(Set problem): Please write out the records below again, swapping every "drosera leaf" for "sundew leaf" and leaving everything else unchanged.

— BEGIN Records supplied —

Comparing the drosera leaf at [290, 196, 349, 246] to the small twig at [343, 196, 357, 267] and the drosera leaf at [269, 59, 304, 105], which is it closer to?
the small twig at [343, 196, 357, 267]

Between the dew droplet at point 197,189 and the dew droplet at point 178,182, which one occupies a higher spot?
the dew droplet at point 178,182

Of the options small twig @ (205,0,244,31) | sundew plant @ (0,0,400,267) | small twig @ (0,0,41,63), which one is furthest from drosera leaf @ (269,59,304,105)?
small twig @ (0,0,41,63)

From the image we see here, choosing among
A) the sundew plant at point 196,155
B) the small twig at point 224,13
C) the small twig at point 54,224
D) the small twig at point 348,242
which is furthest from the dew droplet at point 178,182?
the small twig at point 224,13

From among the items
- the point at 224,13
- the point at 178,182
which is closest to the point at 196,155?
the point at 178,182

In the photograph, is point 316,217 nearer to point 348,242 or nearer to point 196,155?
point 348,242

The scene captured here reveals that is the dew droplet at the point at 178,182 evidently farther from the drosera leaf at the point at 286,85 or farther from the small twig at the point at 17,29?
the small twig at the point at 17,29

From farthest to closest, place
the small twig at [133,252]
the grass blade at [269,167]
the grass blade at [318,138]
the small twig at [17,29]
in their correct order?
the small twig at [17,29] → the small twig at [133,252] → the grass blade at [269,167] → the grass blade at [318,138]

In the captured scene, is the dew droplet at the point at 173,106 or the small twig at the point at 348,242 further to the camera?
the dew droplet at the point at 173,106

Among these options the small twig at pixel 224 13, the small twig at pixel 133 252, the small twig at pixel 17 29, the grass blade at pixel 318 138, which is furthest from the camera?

— END Records supplied —

(Result of this task):
Comparing the sundew leaf at [290, 196, 349, 246] to the small twig at [343, 196, 357, 267] and the sundew leaf at [269, 59, 304, 105], which is it closer to?
the small twig at [343, 196, 357, 267]

Between the dew droplet at point 197,189 and the dew droplet at point 178,182, which one occupies a higher spot?
the dew droplet at point 178,182

Of the options small twig @ (205,0,244,31) | sundew plant @ (0,0,400,267) | small twig @ (0,0,41,63), which one is furthest from sundew leaf @ (269,59,304,105)?
small twig @ (0,0,41,63)

From the image we see here, choosing among
A) the sundew plant at point 196,155
B) the small twig at point 224,13
C) the small twig at point 54,224
D) the small twig at point 348,242
which is furthest from the dew droplet at point 178,182?
the small twig at point 224,13

From among the items
- the point at 224,13
- the point at 178,182
which is closest to the point at 196,155?
the point at 178,182

In the photograph, is point 316,217 nearer to point 348,242 or nearer to point 196,155?
point 348,242

The scene captured here reveals that is the dew droplet at the point at 178,182 evidently farther from the sundew leaf at the point at 286,85 or farther from the small twig at the point at 17,29?
the small twig at the point at 17,29

From farthest to closest, place
the small twig at [133,252]
the grass blade at [269,167]
the grass blade at [318,138]
the small twig at [17,29]
in their correct order?
the small twig at [17,29] → the small twig at [133,252] → the grass blade at [269,167] → the grass blade at [318,138]

In the captured scene, is the dew droplet at the point at 173,106 or the small twig at the point at 348,242 further to the camera?
the dew droplet at the point at 173,106

Among these options the small twig at pixel 224 13, the small twig at pixel 133 252, the small twig at pixel 17 29, the grass blade at pixel 318 138, which is furthest from the camera?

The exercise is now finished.